I’m using the MQTT-TLS library with AWS IoT, using it to publish data from sensors periodically.

I am finding that everything works for ~15 minutes, after which the client disconnects (according to AWS CloudWatch). However based on the serial output the IsConnected state is still TRUE.

Here’s my code:

void setup() 
{
    
    Serial.begin(9600);

    WiFi.macAddress(mac);
    
    sprintf(macAddr,"%02x%02x%02x%02x%02x%02x", mac[0], mac[1], mac[2], mac[3], mac[4], mac[5]);
    
    if (bme.begin())
    {
        Serial.println("BME280 Sensor ready.");
    }
    else
    {
        Serial.println("BME280 Sensor ERROR!");
    }
    
    client.enableTls(
        amazonIoTRootCaPem, sizeof(amazonIoTRootCaPem),
        clientKeyCrtPem, sizeof(clientKeyCrtPem),
        clientKeyPem, sizeof(clientKeyPem));
      
    client.connect("macAddr");
    
    if (client.isConnected()) {
        Serial.printlnf("Client Connected");
    }
}

void loop() 
{
    int temp, pressure, humidity;
    
    getBMEValues(temp, pressure, humidity);
    
    timeStr = Time.format(Time.now(), TIME_FORMAT_ISO8601_FULL);
    
    Serial.printlnf("Pushing data to AWS"); 
    
    if (client.isConnected() == FALSE)
    {
        client.connect("macAddr");
    }

    if (client.isConnected()) 
    {
        //  temp
        sprintf(publishString,"[{\"device\": \"%s\", \"timestamp\": \"%s\", \"temperature\": \"%d\"}]",macAddr,timeStr.c_str(),temp);
        client.publish("outTopic/temperature", publishString, MQTT::QOS1);
        Serial.printlnf(publishString);
         
        //  humidity
        sprintf(publishString,"[{\"device\": \"%s\", \"timestamp\": \"%s\", \"humidity\": \"%d\"}]",macAddr,timeStr.c_str(),humidity);
        client.publish("outTopic/humidity", publishString, MQTT::QOS1);
        Serial.printlnf(publishString);
        
        //  pressure
        sprintf(publishString,"[{\"device\": \"%s\", \"timestamp\": \"%s\", \"pressure\": \"%d\"}]",macAddr,timeStr.c_str(),pressure);
        client.publish("outTopic/pressure", publishString, MQTT::QOS1);
        Serial.printlnf(publishString);
    }
    
    Serial.printlnf("AWS Connection:");
    Serial.printlnf(client.isConnected() ? "true" : "false");
    Serial.printlnf("Timestamp:");
    Serial.printlnf(timeStr);
    Serial.printlnf("----------------");
    
    delay(60000);
}

This is what I see in AWS CloudWatch:

2020-09-03 23:05:11.370 TRACEID:c49e90da-e503-664e-d350-d34f8173ff23 PRINCIPALID:d1ec65ce078d0dc12227bba247835173f4e255263c7028bd385918c54eeb6338 [INFO]  EVENT:MQTT Client Disconnect MESSAGE:Disconnect Status: SUCCESS

2020-09-03 23:05:11.370 TRACEID:c49e90da-e503-664e-d350-d34f8173ff23 PRINCIPALID:d1ec65ce078d0dc12227bba247835173f4e255263c7028bd385918c54eeb6338 [INFO]  EVENT:MQTT Client Disconnect MESSAGE: IpAddress: X.X.X.X SourcePort: 57807

(I swapped out the IP for X.X.X.X)

The serial output continues to show that client.isConnected() is TRUE though.

This library is contributed by a community member and hence not officially supported by Particle - particularly since there is no native TLS support for TCPClient in device OS.

I guess it’s best to ping the user who contributed it in the first place - in this case @hirotakaster

1 Like

@00_simon_00
maybe
delay(60000);
This delay is too short.
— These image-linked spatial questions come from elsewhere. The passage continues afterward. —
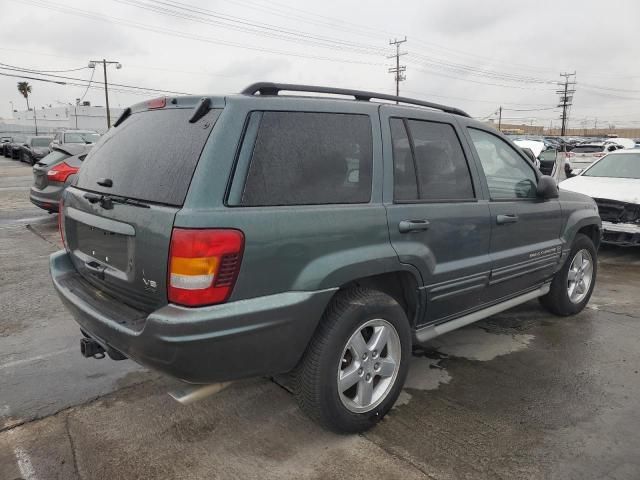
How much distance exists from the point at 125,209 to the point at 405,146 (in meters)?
1.63

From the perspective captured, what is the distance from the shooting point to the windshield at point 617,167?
317 inches

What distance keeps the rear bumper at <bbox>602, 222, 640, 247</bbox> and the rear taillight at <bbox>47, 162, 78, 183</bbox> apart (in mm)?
8273

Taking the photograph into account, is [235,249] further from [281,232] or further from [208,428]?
[208,428]

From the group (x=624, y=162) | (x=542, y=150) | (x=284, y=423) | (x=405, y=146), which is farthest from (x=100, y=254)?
(x=542, y=150)

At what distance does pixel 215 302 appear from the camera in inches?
88.2

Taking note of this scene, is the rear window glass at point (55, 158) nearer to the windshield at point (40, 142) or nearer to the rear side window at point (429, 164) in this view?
the rear side window at point (429, 164)

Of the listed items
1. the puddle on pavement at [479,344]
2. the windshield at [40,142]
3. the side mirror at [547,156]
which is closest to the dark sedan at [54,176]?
the puddle on pavement at [479,344]

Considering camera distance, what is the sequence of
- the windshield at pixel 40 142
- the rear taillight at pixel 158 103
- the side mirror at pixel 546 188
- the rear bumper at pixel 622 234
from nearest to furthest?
1. the rear taillight at pixel 158 103
2. the side mirror at pixel 546 188
3. the rear bumper at pixel 622 234
4. the windshield at pixel 40 142

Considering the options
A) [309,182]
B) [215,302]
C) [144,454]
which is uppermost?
[309,182]

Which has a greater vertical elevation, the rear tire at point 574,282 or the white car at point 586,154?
the white car at point 586,154

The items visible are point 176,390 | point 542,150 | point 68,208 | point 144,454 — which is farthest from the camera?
point 542,150

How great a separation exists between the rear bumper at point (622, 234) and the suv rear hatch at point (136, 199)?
6.36 m

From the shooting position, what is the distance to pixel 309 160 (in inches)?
101

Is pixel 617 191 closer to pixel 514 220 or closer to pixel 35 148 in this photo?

Try to update to 30sec or re-connect to AWS IoT is better.

@hirotakaster, I’m not quite sure whether this makes sense :wink:

When the delay of 60 seconds is already too short how would reducing it to 30 seconds solve the issue :confused: ?

@00_simon_00, I’m not a big fan of delay() anyhow.

In order to reduce the cadence of loop() I’d rather suggest something like this

const uint32_t msLoopCadence = 60000;

void loop() {
  static uint32_t msLoop = 0;

  // do all stuff you want done at high rate

  if (millis() - msLoop <  msLoopCadence) return;
  msLopp = millis();

  // do all the stuff that only wants to be done occasionally
}

or a fully fledged FSM.

@ScruffR

There are various causes of TCP(MQTT/TLS) disconnection errors.
One of that, why “60 -> 30 sec” is several WiFi routers(or servers) are force disconnect the tcp session about less than 30 sec when that TCP session don’t being data transmission.

And MQTT Keep Alive (TCP ping-back) is called in client.loop() function but this code don’t call this function, TCP communication depends on client.pupblish().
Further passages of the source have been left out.